The driver of this underpricing was caused by a lack of transparency and bad incentives. The option value was rarely estimated independently, but the option value allowed the bond to have a lower explicit interest rate. If the company's stock price fell, the option expired worthless. In that scenario, the company was clearly better off for having sold the worthless options, and management would highlight the money they saved by issuing convertible bonds. If the company's stock price rose so that the option was in the money, shareholders were sufficiently distracted by their above-average returns that they did not criticize management.

Eventually, investment banks made it easier to isolate the options component of these bonds, and the options were priced efficiently via arbitrage. A simple convertible bond hedge fund strategy no longer generates a 1.5+ Sharpe ratio. We should expect something similar in AMMs. Currently, LPs are selling underpriced options, which creates an opportunity for those who can offer that same revenue for that service at a lower cost.

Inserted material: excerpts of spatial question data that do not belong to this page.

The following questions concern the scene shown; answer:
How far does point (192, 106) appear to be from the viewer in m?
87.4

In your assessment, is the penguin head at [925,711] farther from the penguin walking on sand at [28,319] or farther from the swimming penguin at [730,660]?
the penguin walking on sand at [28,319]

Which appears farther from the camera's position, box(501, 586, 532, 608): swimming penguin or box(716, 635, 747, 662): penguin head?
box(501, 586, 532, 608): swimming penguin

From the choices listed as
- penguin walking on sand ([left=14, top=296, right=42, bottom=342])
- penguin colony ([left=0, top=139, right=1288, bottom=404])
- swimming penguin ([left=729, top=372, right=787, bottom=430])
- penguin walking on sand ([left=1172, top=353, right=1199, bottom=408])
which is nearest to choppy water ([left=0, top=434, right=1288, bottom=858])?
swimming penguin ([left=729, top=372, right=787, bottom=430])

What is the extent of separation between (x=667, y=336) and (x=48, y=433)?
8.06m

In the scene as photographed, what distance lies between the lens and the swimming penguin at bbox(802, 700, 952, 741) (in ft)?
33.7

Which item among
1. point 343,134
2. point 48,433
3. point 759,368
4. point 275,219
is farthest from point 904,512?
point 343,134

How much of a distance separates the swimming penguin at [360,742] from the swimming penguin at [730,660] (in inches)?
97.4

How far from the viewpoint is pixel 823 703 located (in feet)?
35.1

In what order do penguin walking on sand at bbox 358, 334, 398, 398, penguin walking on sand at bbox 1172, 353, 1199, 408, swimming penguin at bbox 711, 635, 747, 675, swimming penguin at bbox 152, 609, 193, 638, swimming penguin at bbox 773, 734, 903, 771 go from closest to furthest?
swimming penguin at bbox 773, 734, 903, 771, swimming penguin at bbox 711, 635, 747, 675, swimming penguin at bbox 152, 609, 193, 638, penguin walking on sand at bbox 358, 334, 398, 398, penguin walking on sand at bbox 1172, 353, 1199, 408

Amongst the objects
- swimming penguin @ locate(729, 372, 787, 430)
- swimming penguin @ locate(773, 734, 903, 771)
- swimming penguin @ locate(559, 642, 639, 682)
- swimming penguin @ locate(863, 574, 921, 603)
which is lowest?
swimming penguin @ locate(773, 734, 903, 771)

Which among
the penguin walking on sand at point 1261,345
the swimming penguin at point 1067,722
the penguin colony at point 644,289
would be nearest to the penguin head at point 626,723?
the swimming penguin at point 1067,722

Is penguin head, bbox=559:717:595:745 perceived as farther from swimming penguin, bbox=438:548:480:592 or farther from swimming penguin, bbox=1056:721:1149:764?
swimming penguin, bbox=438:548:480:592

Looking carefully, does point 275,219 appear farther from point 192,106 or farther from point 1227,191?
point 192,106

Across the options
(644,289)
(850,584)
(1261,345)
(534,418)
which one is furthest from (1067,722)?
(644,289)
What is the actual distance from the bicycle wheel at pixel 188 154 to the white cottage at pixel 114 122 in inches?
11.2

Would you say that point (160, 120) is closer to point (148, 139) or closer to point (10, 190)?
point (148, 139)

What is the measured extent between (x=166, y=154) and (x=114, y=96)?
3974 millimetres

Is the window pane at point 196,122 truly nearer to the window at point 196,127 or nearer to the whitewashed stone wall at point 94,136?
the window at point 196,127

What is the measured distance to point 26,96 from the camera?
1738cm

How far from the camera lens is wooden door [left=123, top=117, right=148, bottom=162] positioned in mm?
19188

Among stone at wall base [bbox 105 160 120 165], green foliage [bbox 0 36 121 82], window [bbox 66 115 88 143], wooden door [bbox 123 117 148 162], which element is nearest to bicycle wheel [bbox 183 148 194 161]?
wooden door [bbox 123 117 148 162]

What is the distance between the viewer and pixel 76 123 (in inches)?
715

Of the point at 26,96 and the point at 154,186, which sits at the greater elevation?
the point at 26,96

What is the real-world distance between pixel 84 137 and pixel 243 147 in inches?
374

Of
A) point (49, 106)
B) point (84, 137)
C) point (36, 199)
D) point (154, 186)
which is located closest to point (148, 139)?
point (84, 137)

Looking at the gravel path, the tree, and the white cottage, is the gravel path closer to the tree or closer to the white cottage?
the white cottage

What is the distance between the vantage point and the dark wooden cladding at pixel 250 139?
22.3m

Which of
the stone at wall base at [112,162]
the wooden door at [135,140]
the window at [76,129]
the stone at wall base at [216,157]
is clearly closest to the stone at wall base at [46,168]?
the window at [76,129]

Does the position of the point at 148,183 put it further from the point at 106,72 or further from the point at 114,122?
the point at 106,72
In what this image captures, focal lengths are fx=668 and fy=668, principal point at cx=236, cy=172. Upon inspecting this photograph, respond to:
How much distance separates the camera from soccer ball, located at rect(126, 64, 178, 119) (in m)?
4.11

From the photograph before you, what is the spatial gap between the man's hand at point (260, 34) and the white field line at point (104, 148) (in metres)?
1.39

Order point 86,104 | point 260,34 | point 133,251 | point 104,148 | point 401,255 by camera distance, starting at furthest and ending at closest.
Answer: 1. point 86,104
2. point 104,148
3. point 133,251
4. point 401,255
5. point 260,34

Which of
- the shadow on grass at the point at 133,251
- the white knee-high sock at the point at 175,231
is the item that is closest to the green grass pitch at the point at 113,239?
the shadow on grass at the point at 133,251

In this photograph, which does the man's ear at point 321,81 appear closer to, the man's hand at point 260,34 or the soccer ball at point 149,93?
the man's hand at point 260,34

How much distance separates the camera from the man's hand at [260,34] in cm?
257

AMM Volume Not What it Appears

The net loss to LPs leads one to suspect that the impressive AMM volume is not a sign of a vibrant trading tool as it is a mechanism for savvy investors to fleece LPs who ignore their IL. As an analogy, consider the Defi exchange dYdX, which recorded a huge volume in late 2021. This was mainly driven by people taking advantage of their rewards program. Activity on their exchange was rewarded with tokens worth more than the fees generated, creating an arbitrage opportunity for throwing in some ETH and trading back and forth. Once the rewards system stopped, volume on the dYdX platform declined by over 95%.

Some believe fees from arbitrage traders generate net revenue, but this is wrong because arbitrage is purely voluntary, and they only do it to make positive profits. The arbitrageur profits are just the other side of IL. Thus the relative volume differential between the ETH/USD pools with different fees is proportional to the fee difference: six times the fee generates one-sixth the volume. The marginal trader seems to be the pool arbitrageurs, who need to make a profit to cover costs outside the pool, such as fees on centralized exchanges and capital costs (significant because they cannot be netted).


I do not yet have a master plan for applying this, so contact me for suggestions. I think it would form the foundation for a decentralized perp and stablecoin contract without frictions created by unnecessary governance tokens or funding rates.


I will ignore LP fee revenue in this explanation because I merely want to focus on the IL, and fees complicate the examples while providing no additional insight. I will also assume a simple ETH/USD pool, though it generalizes to any pair of tokens.


LP leverage is not as dangerous as trader leverage. A trader leveraging 20x would be wiped out when the price moves 5%, while for an LP, it would take a 50%+ move if the LP did not trade.


If LPs monopolize arbitrage trading on the AMM, everyone else who trades there would be 'liquidity' traders. These traders just want to alter their crypto exposure for myriad reasons unrelated to its current price premium to centralized exchanges (eg, need cash for a vacation or a long-term investment decision). These uninformed traders are also called 'noise' traders because 'white noise' refers to a mean zero random variable.


Even if the LPs trade strictly proportional amounts of ETH, that will not necessarily imply their USDC changes will also be strictly proportional. The USDC amounts exchanged as a price move depends on whether the LP traded early in the sequence or later.  As a practical matter, however, the resulting IL volatility is negligible: an order of magnitude lower and mean-zero (opposed to strictly negative).


There are edge cases where an LP can become insolvent while never having a negative token balance, basically, terrible directional trading. However, it’s highly improbable.


The minimum time is not obvious—a day, a week—but the key is making it more attractive to put on a position directly instead of doing so disguised as an LP.